Cluster-level permissions FAQs

Why do you need cluster-level permissions?
A third party Kubernetes library called Argo is used to dynamically manage plugins or integration pods that HCL DevOps Velocity (Velocity) uses to link with external tools. For running integrations on Velocity, a pod is provisioned dynamically at runtime for each execution. Plugins are programming language independent and securely isolated while accessing resources on the pod without interfering with any core services.
What service creates pods dynamically and how is it accomplished?
The Argo workflow-controller creates pods dynamically when it detects the creation of a workflow that is a Custom resource definition (CRD).
What resources are added to the Velocity installation to support integration executions?
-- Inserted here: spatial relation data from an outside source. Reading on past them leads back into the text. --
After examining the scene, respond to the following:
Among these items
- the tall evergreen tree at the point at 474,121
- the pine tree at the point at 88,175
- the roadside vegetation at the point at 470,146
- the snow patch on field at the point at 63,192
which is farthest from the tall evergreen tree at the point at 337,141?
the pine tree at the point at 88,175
Resources are detailed in the following table.
Table 1. Argo resources
Resource Name Description
CustomResourceDefinition cronworkflows.argoproj.io This workflow control tracks the call of a plugin execution.
CustomResourceDefinition workflows.argoproj.io Provisions pods for plugin execution
CustomResourceDefinition workfloweventbindings.argoproj.io Informs calling workflows of provisioned pod status
CustomResourceDefinition clusterworkflowtemplates.argoproj.io Cluster scoped templates defining instructions for running workflows
CustomResourceDefinition workflowtemplates.argoproj.io Namespace scoped templates defining instructions for running workflows
ServiceAccount argo New service account used by both the workflow controller and the Velocity reporting-consumer micro-service to interact with specific resources scoped to the namespace.
Role argo-role Special role to retrieve, create and delete pods, execute pods, and generate pod logs consisting of workflow CRDs bound to the Argo ServiceAccount only.
RoleBinding argo-binding The binding for the ServiceAccount and the argo-role.
ConfigMap workflow-controller-configmap Configuration for the Argo workflow-controller.
Deployment workflow-controller Deployment for the main Argo workflow-controller.
How long are cluster-level permissions required?
The time required for a successful installation of Velocity. Also, temporary cluster-level permissions may be required in specific upgrade scenarios. Contact either your Kubernetes or OpenShift administrator beforehand to ensure an efficient installation or upgrade process.